Originally Posted by wingless

So the integral is,
$\int_{-3}^{3} \int_{-\sqrt{9-x^2}}^{\sqrt{9-x^2}} ~dy~dx$

It's actually easier by transforming this into a polar transform. So, $\int_{-3}^{3}{\int_{-\sqrt{9-x^{2}}}^{\sqrt{9-x^{2}}}{dy}\,dx}=\int_{0}^{2\pi }\!{\int_{0}^{3}{r\,dr}\,d\theta }=9\pi .$

Or by considering $\int_{-3}^{3}{\sqrt{9-x^{2}}\,dx},$ which we're computing the area of a semicirle whose radius is $3.$
• May 1st 2008, 08:19 AM
Moo
It's not the problem of transforming into polar coordinates or finding tricks, I wanted the method and I have to admit, it was clear with what wingless did :D

Quote:

which we're computing the area of a semicirle whose radius is 3
Quote:

Solution (analytic, not geometric ;p)
• May 1st 2008, 08:21 AM
Krizalid
Sure.

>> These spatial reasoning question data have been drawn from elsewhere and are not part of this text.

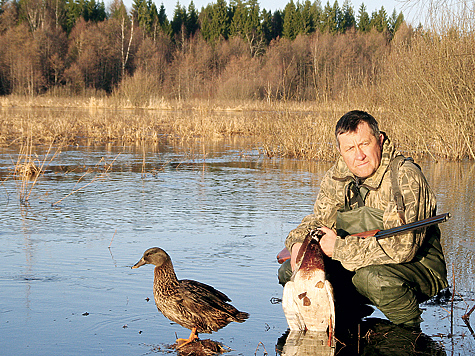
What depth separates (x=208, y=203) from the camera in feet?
30.4

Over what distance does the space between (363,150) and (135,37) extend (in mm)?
71739

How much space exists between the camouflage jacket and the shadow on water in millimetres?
478

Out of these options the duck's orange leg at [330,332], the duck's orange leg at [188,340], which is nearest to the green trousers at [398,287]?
the duck's orange leg at [330,332]

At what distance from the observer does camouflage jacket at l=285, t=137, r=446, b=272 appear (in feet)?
12.6

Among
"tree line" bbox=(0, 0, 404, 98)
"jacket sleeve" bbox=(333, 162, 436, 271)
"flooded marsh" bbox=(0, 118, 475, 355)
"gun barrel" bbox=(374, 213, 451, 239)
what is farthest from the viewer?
"tree line" bbox=(0, 0, 404, 98)

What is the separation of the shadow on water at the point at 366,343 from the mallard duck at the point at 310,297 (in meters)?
0.09

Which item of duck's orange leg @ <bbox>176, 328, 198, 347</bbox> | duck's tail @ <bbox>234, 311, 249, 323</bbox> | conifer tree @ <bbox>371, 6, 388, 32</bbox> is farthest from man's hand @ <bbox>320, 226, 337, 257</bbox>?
conifer tree @ <bbox>371, 6, 388, 32</bbox>

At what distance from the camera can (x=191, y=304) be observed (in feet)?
13.3

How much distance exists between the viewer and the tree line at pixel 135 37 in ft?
200

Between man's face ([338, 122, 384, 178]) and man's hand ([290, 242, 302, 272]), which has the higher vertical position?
man's face ([338, 122, 384, 178])

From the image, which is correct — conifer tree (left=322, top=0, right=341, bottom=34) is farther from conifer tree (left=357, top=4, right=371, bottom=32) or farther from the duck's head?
the duck's head

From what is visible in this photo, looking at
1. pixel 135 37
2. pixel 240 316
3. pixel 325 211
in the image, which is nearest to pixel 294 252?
pixel 325 211

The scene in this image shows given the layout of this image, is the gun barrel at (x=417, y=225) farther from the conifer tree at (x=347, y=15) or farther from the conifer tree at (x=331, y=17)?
the conifer tree at (x=347, y=15)

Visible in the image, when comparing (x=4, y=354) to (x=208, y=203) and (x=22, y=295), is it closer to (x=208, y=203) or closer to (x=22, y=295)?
(x=22, y=295)
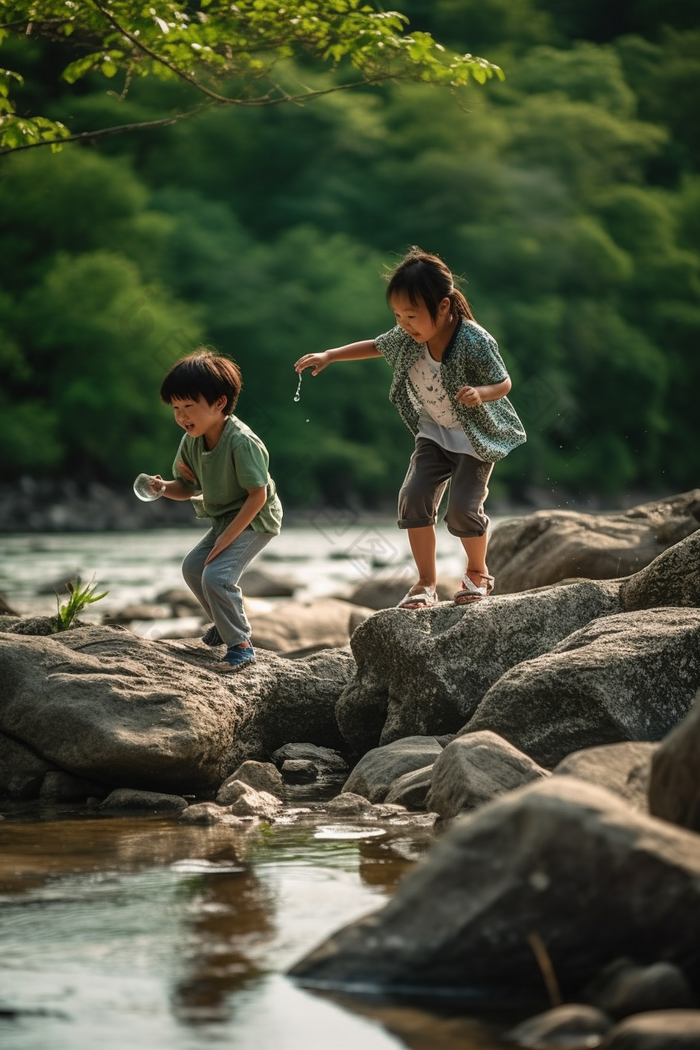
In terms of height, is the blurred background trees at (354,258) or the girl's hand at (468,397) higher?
the girl's hand at (468,397)

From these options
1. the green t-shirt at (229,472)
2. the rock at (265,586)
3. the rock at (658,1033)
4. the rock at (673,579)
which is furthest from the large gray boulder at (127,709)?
the rock at (265,586)

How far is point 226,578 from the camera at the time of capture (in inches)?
233

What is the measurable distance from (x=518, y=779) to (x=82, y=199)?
105 ft

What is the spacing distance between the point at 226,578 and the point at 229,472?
1.38 ft

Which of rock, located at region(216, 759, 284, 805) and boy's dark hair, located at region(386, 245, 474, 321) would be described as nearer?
rock, located at region(216, 759, 284, 805)

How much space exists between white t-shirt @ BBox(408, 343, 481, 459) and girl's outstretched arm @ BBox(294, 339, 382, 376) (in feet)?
0.64

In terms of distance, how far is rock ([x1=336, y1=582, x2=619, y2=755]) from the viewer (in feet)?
19.0

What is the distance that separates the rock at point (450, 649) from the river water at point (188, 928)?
81 cm

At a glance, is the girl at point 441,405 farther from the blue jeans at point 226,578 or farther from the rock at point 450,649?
the blue jeans at point 226,578

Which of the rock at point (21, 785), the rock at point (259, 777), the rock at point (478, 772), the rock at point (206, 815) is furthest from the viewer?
the rock at point (259, 777)

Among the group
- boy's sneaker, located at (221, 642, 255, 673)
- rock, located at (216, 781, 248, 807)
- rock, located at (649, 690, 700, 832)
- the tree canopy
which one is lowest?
rock, located at (216, 781, 248, 807)

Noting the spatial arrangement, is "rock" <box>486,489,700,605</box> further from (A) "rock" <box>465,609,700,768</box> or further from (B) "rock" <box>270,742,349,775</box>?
(A) "rock" <box>465,609,700,768</box>

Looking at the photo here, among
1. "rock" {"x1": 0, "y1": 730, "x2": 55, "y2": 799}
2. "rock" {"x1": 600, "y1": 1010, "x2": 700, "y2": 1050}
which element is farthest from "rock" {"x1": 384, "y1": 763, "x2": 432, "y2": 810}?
"rock" {"x1": 600, "y1": 1010, "x2": 700, "y2": 1050}

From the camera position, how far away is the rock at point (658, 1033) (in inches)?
102
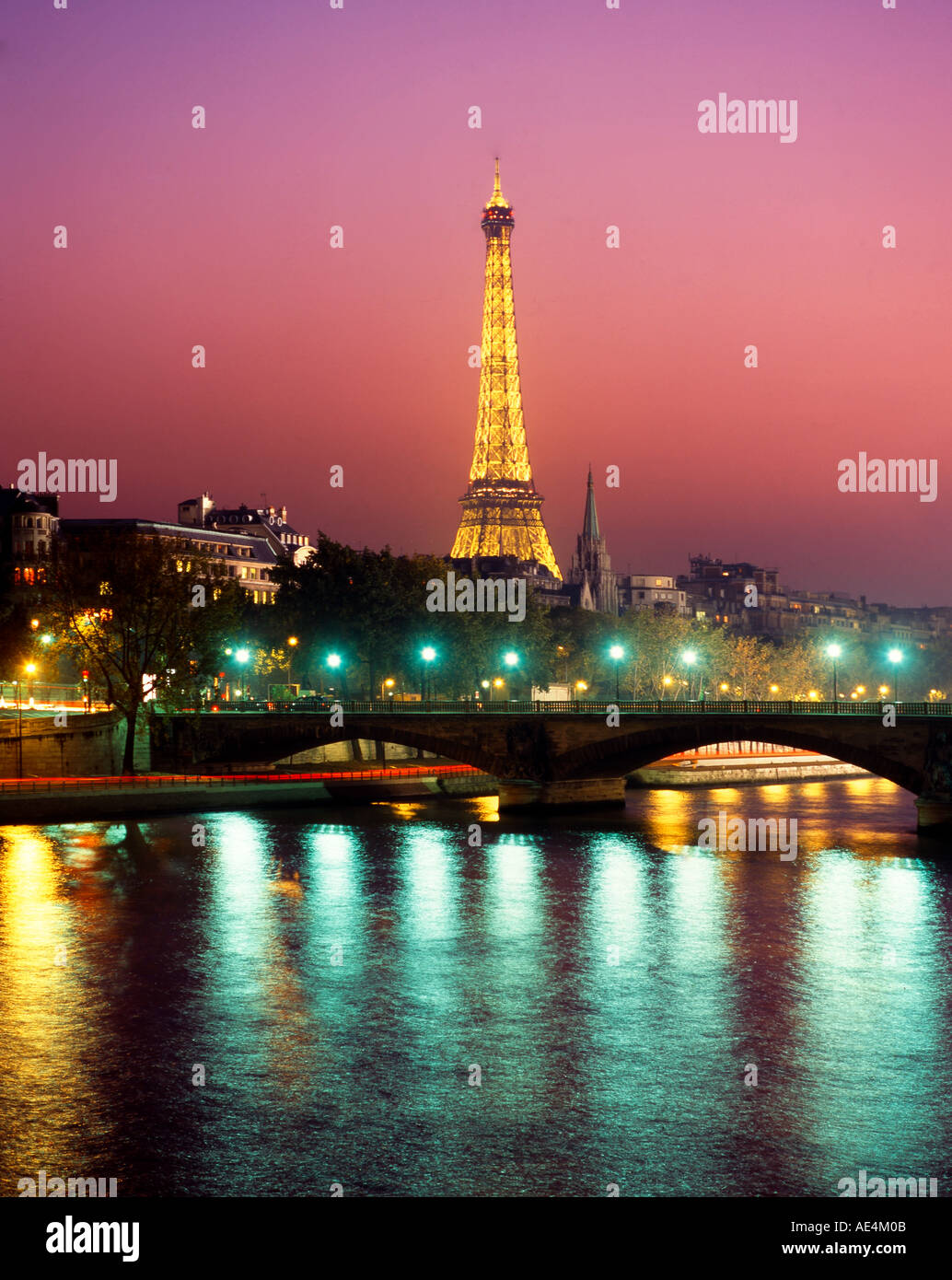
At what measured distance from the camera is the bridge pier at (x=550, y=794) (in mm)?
66875

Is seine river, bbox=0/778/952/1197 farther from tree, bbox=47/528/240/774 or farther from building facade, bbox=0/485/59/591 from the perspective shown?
building facade, bbox=0/485/59/591

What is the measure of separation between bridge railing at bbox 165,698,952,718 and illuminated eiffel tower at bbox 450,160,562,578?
9698 cm

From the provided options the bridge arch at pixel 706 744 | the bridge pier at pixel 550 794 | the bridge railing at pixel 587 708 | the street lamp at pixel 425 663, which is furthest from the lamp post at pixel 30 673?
the bridge arch at pixel 706 744

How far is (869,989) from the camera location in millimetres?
30531

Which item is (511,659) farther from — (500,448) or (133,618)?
(500,448)

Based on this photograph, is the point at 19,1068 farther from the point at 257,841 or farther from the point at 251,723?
the point at 251,723

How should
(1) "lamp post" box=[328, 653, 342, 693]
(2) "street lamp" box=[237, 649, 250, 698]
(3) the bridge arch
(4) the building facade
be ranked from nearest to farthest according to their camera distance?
1. (3) the bridge arch
2. (1) "lamp post" box=[328, 653, 342, 693]
3. (2) "street lamp" box=[237, 649, 250, 698]
4. (4) the building facade

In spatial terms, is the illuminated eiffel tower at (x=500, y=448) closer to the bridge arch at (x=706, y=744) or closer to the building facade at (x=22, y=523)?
the building facade at (x=22, y=523)

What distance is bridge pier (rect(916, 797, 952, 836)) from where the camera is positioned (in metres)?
56.3

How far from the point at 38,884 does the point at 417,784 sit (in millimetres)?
34387

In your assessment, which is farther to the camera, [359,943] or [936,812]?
[936,812]

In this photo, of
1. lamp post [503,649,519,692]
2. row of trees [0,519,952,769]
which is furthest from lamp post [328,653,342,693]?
lamp post [503,649,519,692]

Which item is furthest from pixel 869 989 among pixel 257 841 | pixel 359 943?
pixel 257 841

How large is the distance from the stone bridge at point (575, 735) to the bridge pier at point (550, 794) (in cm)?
6
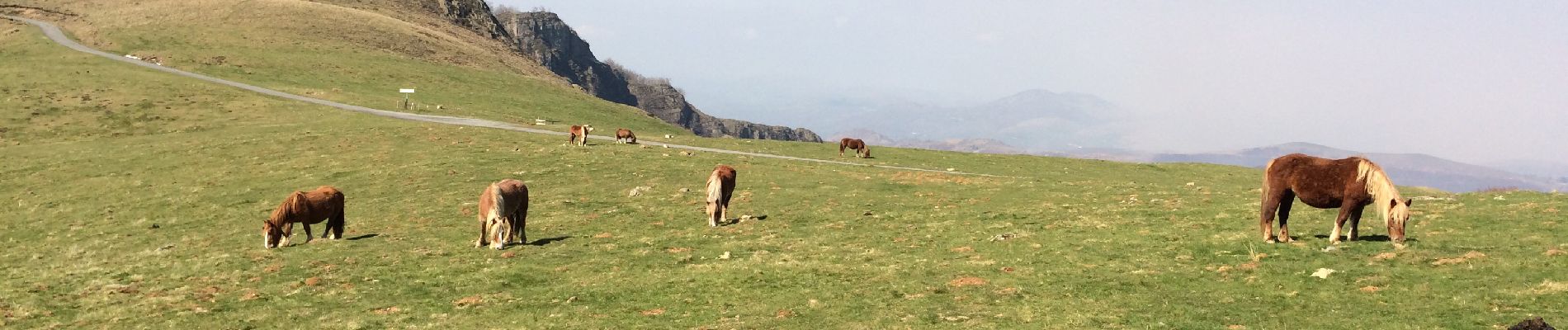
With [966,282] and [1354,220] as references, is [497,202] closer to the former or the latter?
[966,282]

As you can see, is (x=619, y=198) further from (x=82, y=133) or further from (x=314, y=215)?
(x=82, y=133)

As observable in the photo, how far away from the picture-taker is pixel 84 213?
37.7 metres

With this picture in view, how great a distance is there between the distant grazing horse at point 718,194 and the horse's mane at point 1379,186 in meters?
17.9

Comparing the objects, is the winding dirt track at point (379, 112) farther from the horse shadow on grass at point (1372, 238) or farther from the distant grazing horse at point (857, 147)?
the horse shadow on grass at point (1372, 238)

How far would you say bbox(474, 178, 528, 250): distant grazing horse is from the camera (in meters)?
26.3

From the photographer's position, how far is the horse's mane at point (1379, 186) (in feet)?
64.0

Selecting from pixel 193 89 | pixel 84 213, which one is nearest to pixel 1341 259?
pixel 84 213

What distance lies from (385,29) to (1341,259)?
4780 inches

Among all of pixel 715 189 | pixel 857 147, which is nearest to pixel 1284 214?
pixel 715 189

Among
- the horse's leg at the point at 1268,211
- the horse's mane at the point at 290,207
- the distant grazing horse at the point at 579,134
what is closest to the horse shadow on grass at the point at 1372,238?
the horse's leg at the point at 1268,211

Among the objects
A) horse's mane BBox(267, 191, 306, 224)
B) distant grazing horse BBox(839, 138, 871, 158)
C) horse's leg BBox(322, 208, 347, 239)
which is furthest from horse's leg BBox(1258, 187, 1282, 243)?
distant grazing horse BBox(839, 138, 871, 158)

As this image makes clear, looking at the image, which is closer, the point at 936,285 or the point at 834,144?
the point at 936,285

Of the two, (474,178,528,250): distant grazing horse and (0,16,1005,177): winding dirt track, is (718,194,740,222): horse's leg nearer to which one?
(474,178,528,250): distant grazing horse

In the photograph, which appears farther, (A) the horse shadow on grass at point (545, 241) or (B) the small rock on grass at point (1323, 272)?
(A) the horse shadow on grass at point (545, 241)
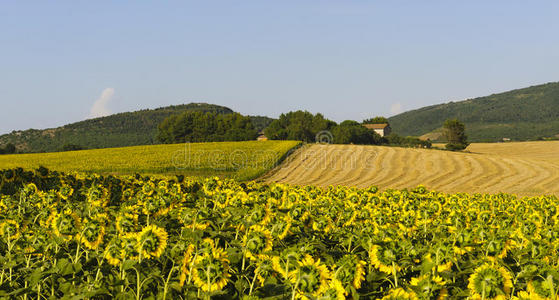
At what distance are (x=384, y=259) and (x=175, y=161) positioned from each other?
47.2 m

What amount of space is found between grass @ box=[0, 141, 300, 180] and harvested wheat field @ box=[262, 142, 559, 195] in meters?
2.48

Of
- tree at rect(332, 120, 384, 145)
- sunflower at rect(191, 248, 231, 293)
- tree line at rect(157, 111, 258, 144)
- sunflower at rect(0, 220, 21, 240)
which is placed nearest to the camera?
sunflower at rect(191, 248, 231, 293)

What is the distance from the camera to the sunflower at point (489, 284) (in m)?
3.03

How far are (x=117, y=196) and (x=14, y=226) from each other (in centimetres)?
469

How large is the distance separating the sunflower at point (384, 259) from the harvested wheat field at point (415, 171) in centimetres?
3193

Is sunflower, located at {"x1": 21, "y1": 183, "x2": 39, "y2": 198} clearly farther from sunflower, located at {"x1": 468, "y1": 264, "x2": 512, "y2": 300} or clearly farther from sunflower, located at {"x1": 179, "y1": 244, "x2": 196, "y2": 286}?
sunflower, located at {"x1": 468, "y1": 264, "x2": 512, "y2": 300}

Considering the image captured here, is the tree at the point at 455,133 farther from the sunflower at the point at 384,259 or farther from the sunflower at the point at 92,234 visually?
the sunflower at the point at 92,234

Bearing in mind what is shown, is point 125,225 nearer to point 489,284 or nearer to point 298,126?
point 489,284

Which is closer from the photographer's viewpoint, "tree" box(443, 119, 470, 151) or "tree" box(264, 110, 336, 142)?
"tree" box(443, 119, 470, 151)

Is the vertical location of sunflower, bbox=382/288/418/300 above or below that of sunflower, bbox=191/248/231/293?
below

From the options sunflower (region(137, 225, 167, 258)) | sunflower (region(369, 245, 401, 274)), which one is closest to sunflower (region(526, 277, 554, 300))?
sunflower (region(369, 245, 401, 274))

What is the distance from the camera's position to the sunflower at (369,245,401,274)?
12.0 feet

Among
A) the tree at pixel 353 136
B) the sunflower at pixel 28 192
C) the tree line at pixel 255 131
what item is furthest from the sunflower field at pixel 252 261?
the tree at pixel 353 136

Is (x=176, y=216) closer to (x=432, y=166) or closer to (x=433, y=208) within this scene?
(x=433, y=208)
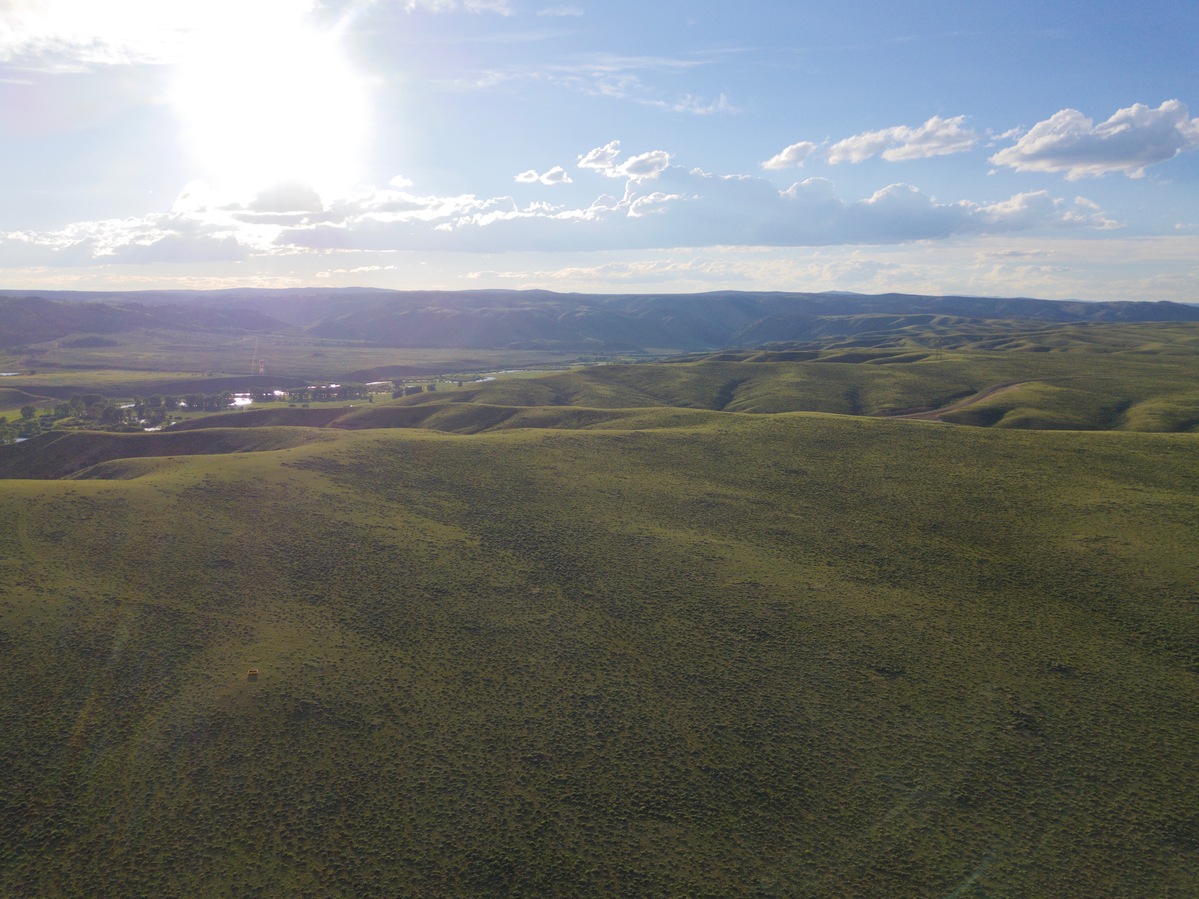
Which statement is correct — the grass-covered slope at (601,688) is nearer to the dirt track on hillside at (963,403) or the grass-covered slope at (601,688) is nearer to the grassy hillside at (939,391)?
the grassy hillside at (939,391)

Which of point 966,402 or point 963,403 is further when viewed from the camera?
point 966,402

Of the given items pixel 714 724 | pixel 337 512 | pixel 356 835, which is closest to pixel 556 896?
pixel 356 835

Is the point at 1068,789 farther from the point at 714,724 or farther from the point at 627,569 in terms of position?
the point at 627,569

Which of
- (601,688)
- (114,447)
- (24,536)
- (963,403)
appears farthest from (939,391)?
(24,536)

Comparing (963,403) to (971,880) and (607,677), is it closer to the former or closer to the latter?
(607,677)

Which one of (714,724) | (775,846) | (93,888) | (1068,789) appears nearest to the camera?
(93,888)

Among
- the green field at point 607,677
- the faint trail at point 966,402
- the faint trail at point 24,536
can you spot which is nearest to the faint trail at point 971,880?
the green field at point 607,677
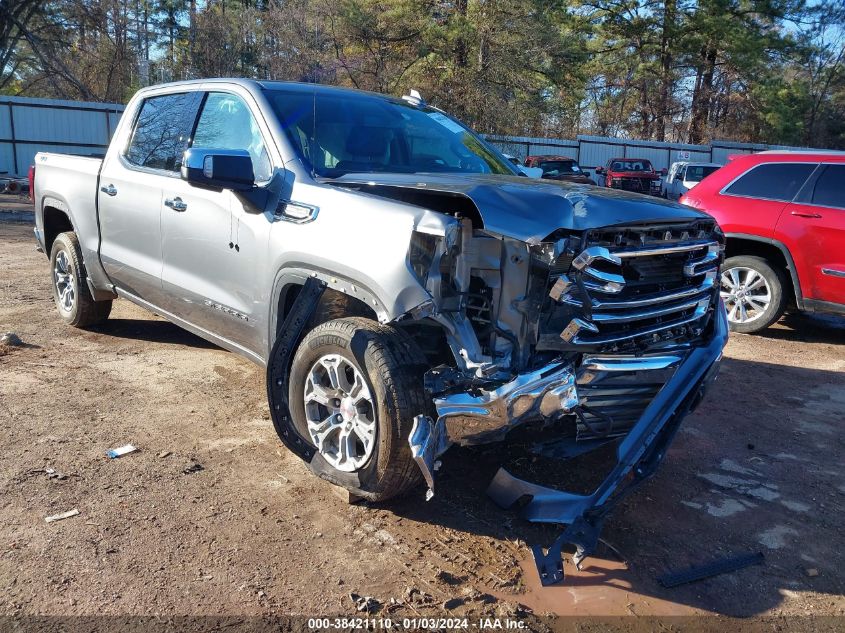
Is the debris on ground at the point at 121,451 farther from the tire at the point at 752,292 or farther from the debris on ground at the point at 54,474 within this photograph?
the tire at the point at 752,292

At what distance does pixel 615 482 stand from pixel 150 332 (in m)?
4.71

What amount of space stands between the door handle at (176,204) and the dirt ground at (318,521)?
1254 mm

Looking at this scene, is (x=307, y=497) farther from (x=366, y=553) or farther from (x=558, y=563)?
(x=558, y=563)

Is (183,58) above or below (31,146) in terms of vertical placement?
above

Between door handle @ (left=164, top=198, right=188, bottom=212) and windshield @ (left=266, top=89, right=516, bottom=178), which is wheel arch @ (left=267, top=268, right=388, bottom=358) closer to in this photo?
windshield @ (left=266, top=89, right=516, bottom=178)

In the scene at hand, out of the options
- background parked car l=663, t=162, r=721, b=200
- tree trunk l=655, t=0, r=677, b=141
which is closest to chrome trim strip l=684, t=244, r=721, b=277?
background parked car l=663, t=162, r=721, b=200

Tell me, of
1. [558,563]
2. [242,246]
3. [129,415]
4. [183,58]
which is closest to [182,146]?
[242,246]

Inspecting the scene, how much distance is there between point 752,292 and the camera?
24.5 feet

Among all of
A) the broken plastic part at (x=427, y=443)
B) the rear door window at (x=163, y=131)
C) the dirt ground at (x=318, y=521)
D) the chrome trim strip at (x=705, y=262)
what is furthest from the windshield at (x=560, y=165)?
the broken plastic part at (x=427, y=443)

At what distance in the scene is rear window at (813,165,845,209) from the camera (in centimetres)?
693

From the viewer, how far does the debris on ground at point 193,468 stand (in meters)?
3.85

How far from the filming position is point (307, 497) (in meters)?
3.61

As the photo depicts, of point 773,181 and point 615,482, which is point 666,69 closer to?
point 773,181

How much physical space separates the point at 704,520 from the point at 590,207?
1637 mm
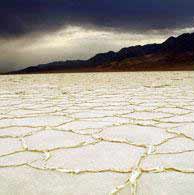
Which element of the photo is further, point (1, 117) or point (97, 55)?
point (97, 55)

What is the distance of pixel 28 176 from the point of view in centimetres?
134

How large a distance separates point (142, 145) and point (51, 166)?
0.52 m

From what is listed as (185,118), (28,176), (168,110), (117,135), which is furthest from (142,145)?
(168,110)

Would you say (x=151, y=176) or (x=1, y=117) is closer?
(x=151, y=176)

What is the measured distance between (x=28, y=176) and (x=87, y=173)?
0.23m

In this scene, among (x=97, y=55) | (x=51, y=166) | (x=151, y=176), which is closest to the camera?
(x=151, y=176)

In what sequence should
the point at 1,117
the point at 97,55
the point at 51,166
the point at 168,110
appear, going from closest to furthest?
the point at 51,166 < the point at 1,117 < the point at 168,110 < the point at 97,55

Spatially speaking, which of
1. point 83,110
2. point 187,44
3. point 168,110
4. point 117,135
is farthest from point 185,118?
point 187,44

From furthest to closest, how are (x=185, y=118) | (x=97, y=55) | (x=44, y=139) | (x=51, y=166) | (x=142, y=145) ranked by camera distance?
1. (x=97, y=55)
2. (x=185, y=118)
3. (x=44, y=139)
4. (x=142, y=145)
5. (x=51, y=166)

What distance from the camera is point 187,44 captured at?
1428 inches

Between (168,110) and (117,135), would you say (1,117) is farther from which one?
(168,110)

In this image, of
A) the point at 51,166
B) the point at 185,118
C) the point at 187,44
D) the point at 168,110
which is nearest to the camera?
the point at 51,166

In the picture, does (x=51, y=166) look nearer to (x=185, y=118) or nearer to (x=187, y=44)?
(x=185, y=118)

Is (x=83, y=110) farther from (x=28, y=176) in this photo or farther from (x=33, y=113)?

I read the last quote too. I posted just in case. :)
• May 1st 2008, 08:24 AM
Moo
Quote:

Originally Posted by Krizalid
Sure. I read the last quote too. I posted just in case. :)

It's ok for that, thanks :)

I really needed elements to understand problems that are sometimes posted here (Giggle)

Do you know how to do when the axis around which there is the revolution is different from y=0 ?